RECORDS PROVIDED
★ ★ ★ ★ ★
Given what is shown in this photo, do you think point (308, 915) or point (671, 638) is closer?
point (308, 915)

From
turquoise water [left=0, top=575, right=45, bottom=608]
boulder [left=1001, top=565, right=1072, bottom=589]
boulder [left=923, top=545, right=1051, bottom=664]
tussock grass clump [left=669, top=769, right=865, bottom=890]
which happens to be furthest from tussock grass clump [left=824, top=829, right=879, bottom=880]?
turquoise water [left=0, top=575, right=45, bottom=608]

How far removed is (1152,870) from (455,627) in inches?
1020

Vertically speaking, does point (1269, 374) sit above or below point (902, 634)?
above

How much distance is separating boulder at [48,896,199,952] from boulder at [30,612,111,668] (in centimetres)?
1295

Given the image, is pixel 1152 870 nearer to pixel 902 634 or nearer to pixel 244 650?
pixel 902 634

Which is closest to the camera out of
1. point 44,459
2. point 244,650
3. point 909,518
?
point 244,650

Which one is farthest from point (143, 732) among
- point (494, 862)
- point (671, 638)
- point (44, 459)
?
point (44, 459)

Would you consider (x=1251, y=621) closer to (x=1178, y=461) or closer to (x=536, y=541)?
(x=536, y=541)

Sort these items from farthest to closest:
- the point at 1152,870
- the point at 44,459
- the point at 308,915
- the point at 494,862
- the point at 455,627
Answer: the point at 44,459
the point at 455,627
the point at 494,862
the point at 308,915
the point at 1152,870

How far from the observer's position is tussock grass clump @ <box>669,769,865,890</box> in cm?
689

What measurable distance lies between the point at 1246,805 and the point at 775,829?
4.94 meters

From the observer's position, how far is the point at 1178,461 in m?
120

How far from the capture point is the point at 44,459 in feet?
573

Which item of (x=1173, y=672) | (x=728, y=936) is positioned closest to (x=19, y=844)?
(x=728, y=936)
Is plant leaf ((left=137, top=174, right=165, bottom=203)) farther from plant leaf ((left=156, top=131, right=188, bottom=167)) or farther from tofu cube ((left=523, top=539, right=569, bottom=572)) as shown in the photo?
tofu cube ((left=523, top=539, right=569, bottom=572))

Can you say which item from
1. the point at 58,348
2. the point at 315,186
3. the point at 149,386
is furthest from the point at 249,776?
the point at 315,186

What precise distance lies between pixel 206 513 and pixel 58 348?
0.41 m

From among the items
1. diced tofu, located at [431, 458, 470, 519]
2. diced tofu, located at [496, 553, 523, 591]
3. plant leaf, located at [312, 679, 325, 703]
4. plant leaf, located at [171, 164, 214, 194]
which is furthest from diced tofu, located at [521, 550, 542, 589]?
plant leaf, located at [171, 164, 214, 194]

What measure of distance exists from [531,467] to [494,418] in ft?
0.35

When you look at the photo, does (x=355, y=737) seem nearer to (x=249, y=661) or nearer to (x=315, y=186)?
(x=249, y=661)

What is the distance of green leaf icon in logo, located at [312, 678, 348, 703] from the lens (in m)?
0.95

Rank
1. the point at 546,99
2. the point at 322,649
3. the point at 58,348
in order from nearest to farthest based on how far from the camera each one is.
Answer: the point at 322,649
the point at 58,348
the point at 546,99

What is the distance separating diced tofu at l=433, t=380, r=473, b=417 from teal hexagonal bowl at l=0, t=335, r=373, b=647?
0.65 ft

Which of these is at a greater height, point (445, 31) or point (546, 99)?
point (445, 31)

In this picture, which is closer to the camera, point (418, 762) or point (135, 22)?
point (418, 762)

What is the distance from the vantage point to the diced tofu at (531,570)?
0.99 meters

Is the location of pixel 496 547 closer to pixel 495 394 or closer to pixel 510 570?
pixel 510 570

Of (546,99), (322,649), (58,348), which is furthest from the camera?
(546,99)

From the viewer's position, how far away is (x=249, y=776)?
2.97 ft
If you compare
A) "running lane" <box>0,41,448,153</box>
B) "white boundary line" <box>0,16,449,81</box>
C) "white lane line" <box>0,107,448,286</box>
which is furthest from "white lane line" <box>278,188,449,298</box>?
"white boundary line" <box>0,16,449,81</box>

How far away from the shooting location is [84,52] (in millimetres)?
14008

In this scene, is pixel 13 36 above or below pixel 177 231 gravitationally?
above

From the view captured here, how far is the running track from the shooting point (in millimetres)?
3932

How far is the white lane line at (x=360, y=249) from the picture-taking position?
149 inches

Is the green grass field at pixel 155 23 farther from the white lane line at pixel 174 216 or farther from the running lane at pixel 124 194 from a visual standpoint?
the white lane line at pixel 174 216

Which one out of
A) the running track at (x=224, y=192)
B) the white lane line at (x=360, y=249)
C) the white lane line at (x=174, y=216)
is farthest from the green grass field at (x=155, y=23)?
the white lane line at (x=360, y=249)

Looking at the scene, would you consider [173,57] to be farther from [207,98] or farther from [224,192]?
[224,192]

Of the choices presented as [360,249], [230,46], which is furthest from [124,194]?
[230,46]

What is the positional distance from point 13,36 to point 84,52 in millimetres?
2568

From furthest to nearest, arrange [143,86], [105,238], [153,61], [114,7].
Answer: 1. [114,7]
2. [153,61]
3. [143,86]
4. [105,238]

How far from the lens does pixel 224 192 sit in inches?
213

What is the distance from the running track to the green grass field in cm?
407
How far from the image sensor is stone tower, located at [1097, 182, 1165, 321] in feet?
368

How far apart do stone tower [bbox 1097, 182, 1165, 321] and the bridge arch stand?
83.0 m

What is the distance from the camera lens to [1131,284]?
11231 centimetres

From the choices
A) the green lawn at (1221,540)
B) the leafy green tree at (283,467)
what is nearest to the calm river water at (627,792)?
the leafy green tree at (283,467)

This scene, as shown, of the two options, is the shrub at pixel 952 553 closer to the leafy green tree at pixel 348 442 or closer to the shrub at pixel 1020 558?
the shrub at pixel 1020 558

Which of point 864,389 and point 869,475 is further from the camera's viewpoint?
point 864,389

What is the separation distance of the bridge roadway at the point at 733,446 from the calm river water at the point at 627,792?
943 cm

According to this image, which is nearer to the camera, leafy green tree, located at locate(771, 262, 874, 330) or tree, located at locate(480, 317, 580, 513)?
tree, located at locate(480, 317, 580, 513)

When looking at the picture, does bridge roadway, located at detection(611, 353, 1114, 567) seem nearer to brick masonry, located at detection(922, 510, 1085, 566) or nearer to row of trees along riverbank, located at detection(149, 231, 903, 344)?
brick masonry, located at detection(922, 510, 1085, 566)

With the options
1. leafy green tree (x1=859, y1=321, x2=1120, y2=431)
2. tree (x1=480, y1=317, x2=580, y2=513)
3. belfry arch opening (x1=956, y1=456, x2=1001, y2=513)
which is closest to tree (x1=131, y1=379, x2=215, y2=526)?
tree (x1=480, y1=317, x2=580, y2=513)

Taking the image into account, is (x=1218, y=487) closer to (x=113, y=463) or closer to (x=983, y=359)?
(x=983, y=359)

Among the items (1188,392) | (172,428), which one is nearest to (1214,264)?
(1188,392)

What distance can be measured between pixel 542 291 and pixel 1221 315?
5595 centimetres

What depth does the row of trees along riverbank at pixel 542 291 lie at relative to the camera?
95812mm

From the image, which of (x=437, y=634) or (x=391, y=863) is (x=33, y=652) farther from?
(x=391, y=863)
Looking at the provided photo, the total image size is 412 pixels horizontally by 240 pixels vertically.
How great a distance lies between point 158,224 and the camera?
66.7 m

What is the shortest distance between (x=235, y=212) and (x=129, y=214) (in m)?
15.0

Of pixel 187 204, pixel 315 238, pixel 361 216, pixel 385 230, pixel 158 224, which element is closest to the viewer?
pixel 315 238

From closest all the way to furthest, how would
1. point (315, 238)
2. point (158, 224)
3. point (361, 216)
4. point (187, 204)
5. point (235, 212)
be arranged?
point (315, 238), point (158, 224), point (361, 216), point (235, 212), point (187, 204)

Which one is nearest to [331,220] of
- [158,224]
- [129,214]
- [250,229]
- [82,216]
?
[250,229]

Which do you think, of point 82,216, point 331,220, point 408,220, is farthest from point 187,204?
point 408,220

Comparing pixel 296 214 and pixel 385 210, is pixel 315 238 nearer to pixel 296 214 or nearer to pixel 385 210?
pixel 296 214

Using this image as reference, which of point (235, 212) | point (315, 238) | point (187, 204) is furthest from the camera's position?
★ ★ ★ ★ ★
PROBLEM DESCRIPTION
Rewrite the lines from the first one through the line containing "4.94 meters", replacing "boulder" with "rock" and leaving everything else unchanged.

REPLY
Given what is shown in this photo, do you think point (308, 915) or point (671, 638) is closer?
point (308, 915)

From
turquoise water [left=0, top=575, right=45, bottom=608]
rock [left=1001, top=565, right=1072, bottom=589]
rock [left=923, top=545, right=1051, bottom=664]
tussock grass clump [left=669, top=769, right=865, bottom=890]
which happens to be furthest from tussock grass clump [left=824, top=829, right=879, bottom=880]?
turquoise water [left=0, top=575, right=45, bottom=608]

How far removed is (1152,870) from (455,627) in inches?
1020

Vertically speaking, does point (1269, 374) sit above or below point (902, 634)?
above

How much distance is separating rock at [48,896,199,952] from rock at [30,612,111,668] (in centimetres)?
1295

Given the image, is pixel 1152 870 nearer to pixel 902 634 or nearer to pixel 244 650?
pixel 902 634

Which is closest to the camera out of
1. point 44,459
2. point 244,650
3. point 909,518
?
point 244,650

Which one is farthest from point (143, 732) among
- point (494, 862)
- point (671, 638)
- point (44, 459)
?
point (44, 459)

Would you consider (x=1251, y=621) closer to (x=1178, y=461) or closer to (x=536, y=541)?
(x=536, y=541)

Sort these items from farthest to closest:
- the point at 1152,870
- the point at 44,459
- the point at 308,915
- the point at 494,862
- the point at 455,627
Answer: the point at 44,459
the point at 455,627
the point at 494,862
the point at 308,915
the point at 1152,870

How far from the observer's position is tussock grass clump @ <box>669,769,865,890</box> in cm?
689

What measurable distance lies between the point at 1246,805 and the point at 775,829?
4.94 meters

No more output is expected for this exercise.